J'aime bien son statut : "une anné n'a pas deux tétés..." une femme, si. Pour l'occasion, 2 femmes, 4.


----------



## tirhum (6 Février 2013)

Pervers.


----------



## Arlequin (7 Février 2013)

tirhum a dit:


> Pervers.



et ho, tu vas nous la jouer supermoquettte là 

genre "je reviens que pour balancer des chtites phrases laconiques (enfin, quand il ya plus que 2 mots )

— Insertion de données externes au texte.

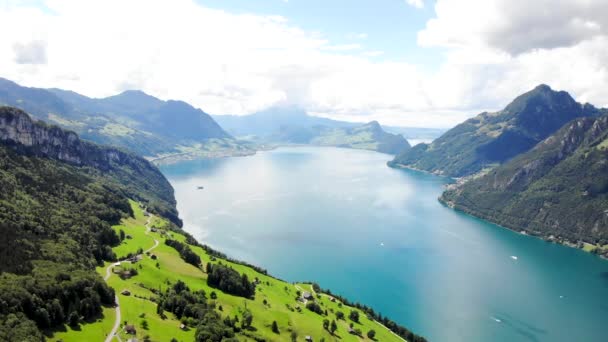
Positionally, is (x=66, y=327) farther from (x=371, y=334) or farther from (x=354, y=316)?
(x=354, y=316)

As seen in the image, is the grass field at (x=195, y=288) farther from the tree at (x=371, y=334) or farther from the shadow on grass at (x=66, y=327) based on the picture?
the tree at (x=371, y=334)

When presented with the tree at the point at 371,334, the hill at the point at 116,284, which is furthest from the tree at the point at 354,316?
the tree at the point at 371,334

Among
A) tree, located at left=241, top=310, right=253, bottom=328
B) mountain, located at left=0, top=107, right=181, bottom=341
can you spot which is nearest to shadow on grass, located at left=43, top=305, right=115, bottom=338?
mountain, located at left=0, top=107, right=181, bottom=341

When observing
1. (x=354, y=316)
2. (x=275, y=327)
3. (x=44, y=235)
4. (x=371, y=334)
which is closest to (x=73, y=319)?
(x=275, y=327)

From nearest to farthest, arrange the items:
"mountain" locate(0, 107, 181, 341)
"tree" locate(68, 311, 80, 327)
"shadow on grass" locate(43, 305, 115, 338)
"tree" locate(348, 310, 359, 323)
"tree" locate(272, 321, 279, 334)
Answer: "shadow on grass" locate(43, 305, 115, 338) → "mountain" locate(0, 107, 181, 341) → "tree" locate(68, 311, 80, 327) → "tree" locate(272, 321, 279, 334) → "tree" locate(348, 310, 359, 323)

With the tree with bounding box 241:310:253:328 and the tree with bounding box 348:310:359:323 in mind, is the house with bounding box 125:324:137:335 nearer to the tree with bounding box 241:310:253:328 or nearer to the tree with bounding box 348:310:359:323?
Result: the tree with bounding box 241:310:253:328

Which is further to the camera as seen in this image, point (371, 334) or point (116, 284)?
point (371, 334)
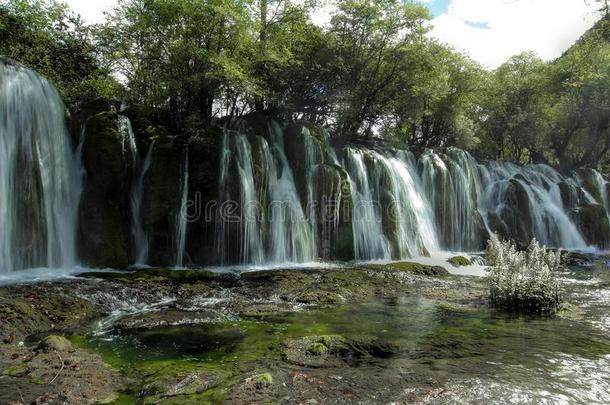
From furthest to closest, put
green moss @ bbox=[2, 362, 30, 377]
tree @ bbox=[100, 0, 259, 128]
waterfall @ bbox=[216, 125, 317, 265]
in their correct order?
tree @ bbox=[100, 0, 259, 128]
waterfall @ bbox=[216, 125, 317, 265]
green moss @ bbox=[2, 362, 30, 377]

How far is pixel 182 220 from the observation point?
1606 centimetres

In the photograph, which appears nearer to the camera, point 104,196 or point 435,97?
point 104,196

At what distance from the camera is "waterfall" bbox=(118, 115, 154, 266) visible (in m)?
15.5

nan mais j'dis ça mais ça plaisir de te "voir" repasser quand même 

et si tu t'emmerdes, y'a déjà ce fil qui se meurt :rose:

j'espère que tout va bien pour toi 

à+ (lacheur)


----------



## ergu (8 Février 2013)

C'est vrai qu'c'est chiant d'avoir laconique.


----------



## Powerdom (8 Février 2013)

en attendant penetrator n'a pas remis les doigts sur le forum depuis qu'il à posté son message. nous ne saurons jamais la suite


----------



## Arlequin (8 Février 2013)

Powerdom a dit:


> en attendant penetrator n'a pas remis les doigts sur le forum depuis qu'il à posté son message. nous ne saurons jamais la suite



pas sûr qu'il y ait eu un "vrai" début non plus


----------



## JPTK (8 Février 2013)

Remarquez tout de même que dans le post initial, il n'a même pas dit "votre femme avec une femme dans votre lit" mais juste "votre femme avec une femme". Elles auraient très bien pu être en train de boire le thé (même si bon on les connait ces salo... je vous l'accorde), de coudre, de repasser, de laver du linge, de faire le ménage, mais nous tout de suite on imagine qu'elles se mettaient des doigts


----------



## Arlequin (8 Février 2013)

déjà relevé



Powerdom a dit:


> Pour le moment nous n'avons pas d'indice comme quoi elles étaient au lit


----------



## JPTK (8 Février 2013)

Arf bordel, j'ai toujours un tr1 de retard en ce moment :sleep:


----------



## Toum'aï (8 Février 2013)

Arlequin a dit:


> déjà relevé



Ouais...


----------



## Powerdom (8 Février 2013)

Powerdom a dit:


> en attendant penetrator n'a pas remis les doigts sur le forum depuis qu'il à posté son message. nous ne saurons jamais la suite



je m'aperçois que ma phrase est un peu à double sens... il a peut être mis ses doigts ailleurs


----------



## Simbouesse (8 Février 2013)

C't'ais p'tètre juste un sondage en fait...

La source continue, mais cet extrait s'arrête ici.